- _To do_:
Repeat the lines from the one containing "gold and cream wedding ideas" through the last line of the data, exactly, pictures omitted.

- Opening Delimiter -

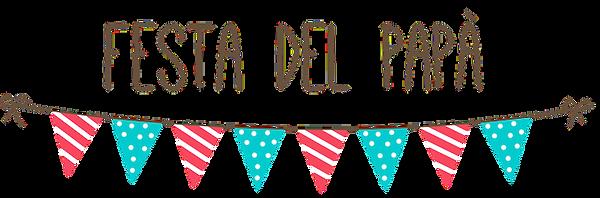 festa-del-pap%C3%A0-png-2_edited.png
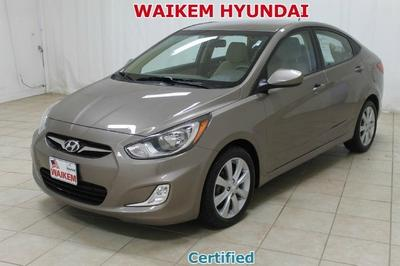 2012 Hyundai Accent GLS Sedan for sale in Massillon for $13,800 with 35,713 miles.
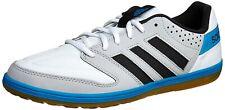Adidas M19960 FF Janeirinha Sala Schuhe Ultra Running Sneaker 42 43 Grau Blau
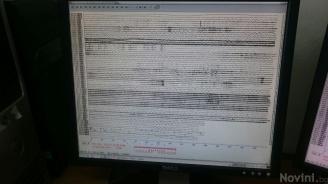 Земетресение удари окръг Денизли в Югозападна Турция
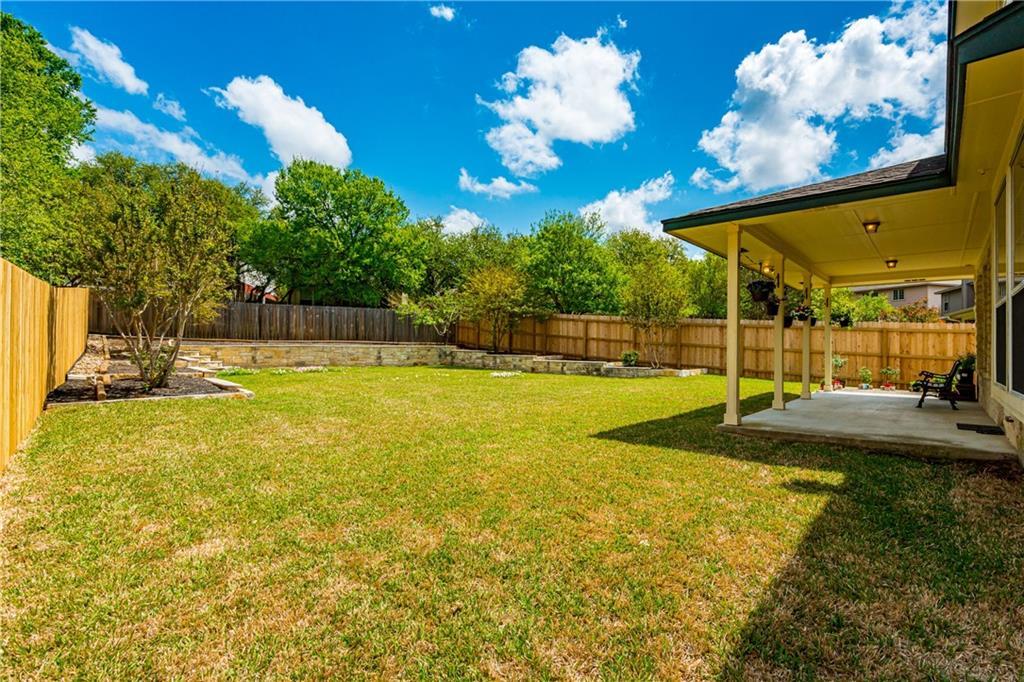 ActiveUnderContract | 2416 Lynnbrook Drive Austin, TX 78748 26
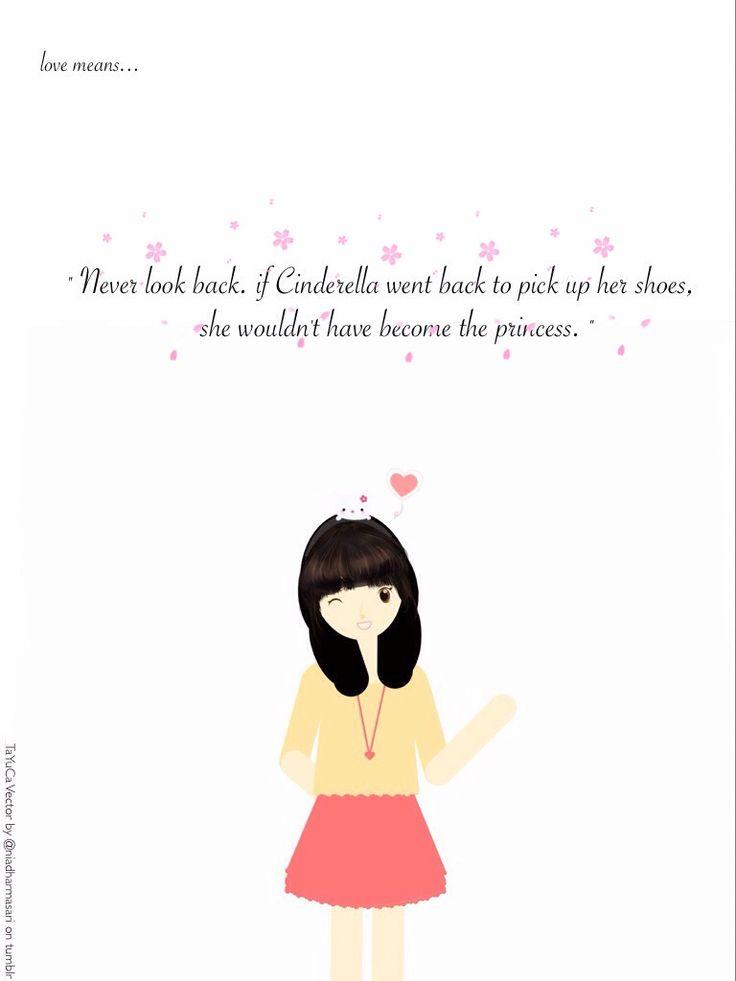 Cute Doodles — Love means… Never look back ( ´ ▽ ` )ノ   Original...
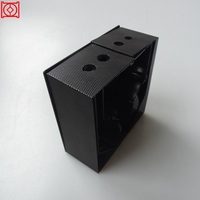 professional oem custom high quality speaker box plastic mold with high precision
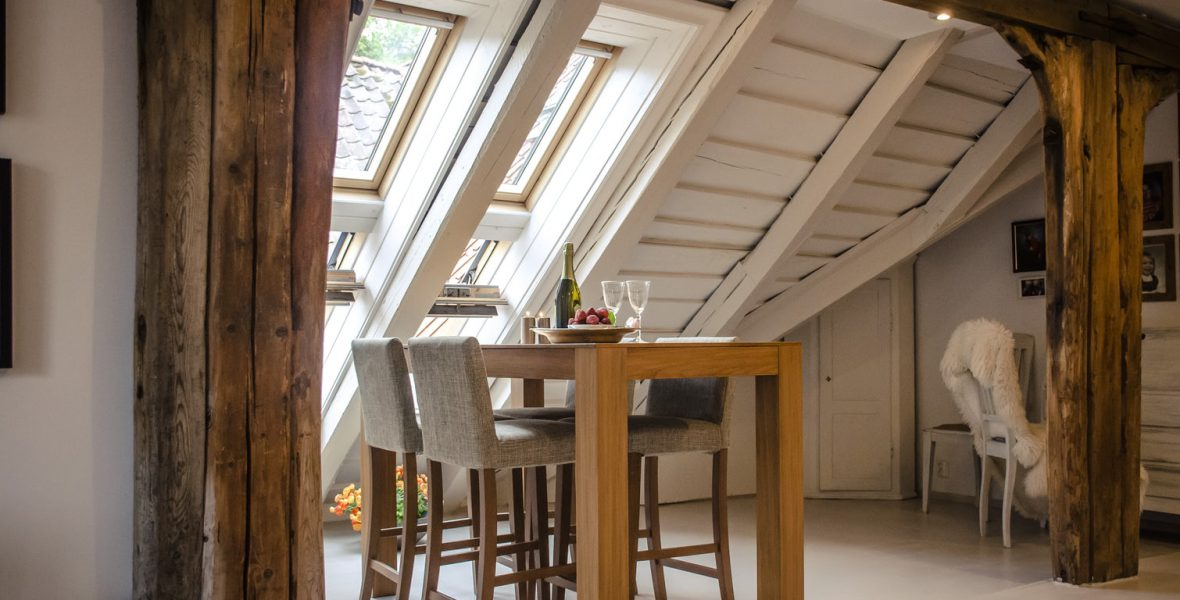 Loft Construction London Loft conversion home house extension recommended experienced specialists hampton south west london unique professional clean free quotes competitive more extra space dormer hip to gable mansard velux roof contact nearest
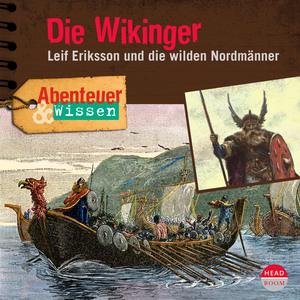 ¬Die¬ Wikinger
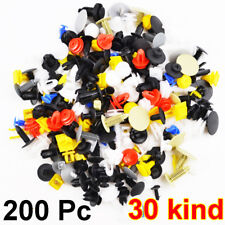 200 Pcs Mixed Car Door Bumper Fenders Fastener Retainer Rivet Push Pin Clip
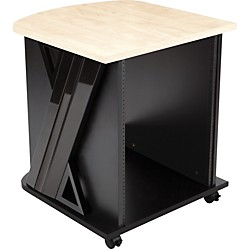"Studio Trends 24"" Side Car Studio Rack - Maple (STSCCM24KIT)"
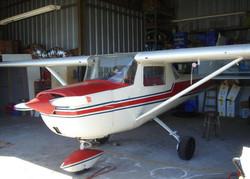 sarasota flying lessons cessna 150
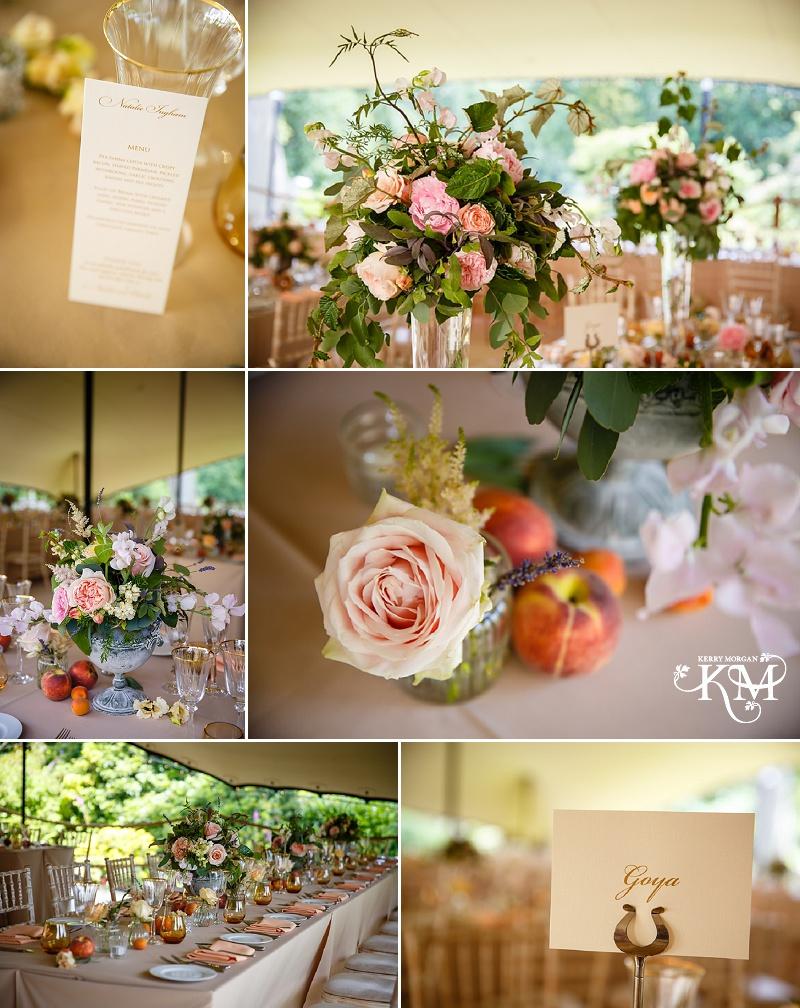 gold and cream wedding ideas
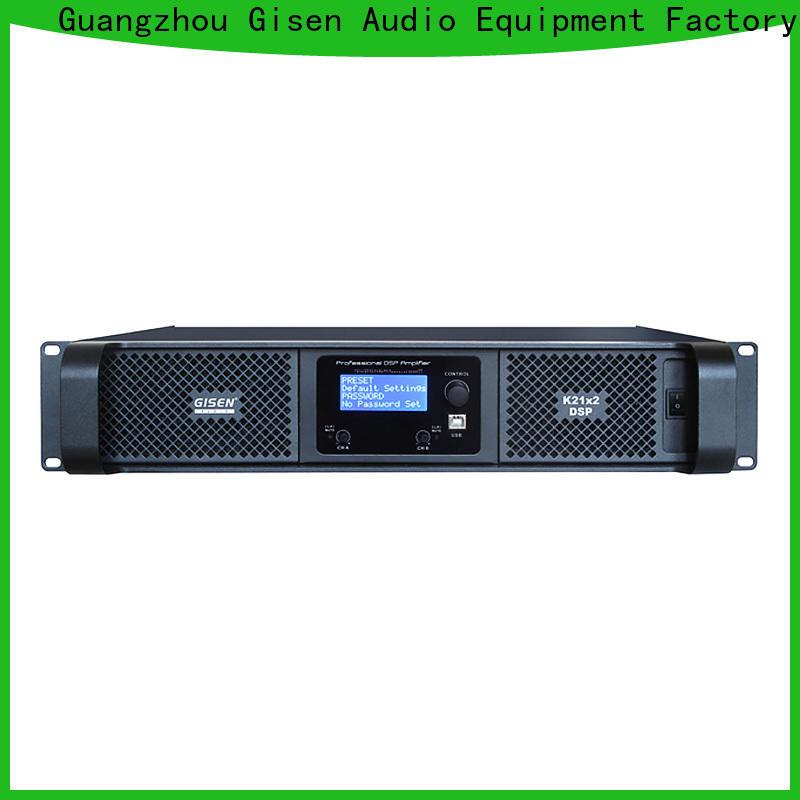 Gisen 1u direct digital amplifier manufacturer for stage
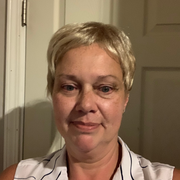 Catherine C., Care Companion in Minooka, IL with 1 year paid experience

- Closing Delimiter -

- _Exercise response_:
 gold and cream wedding ideas
 Gisen 1u direct digital amplifier manufacturer for stage
 Catherine C., Care Companion in Minooka, IL with 1 year paid experience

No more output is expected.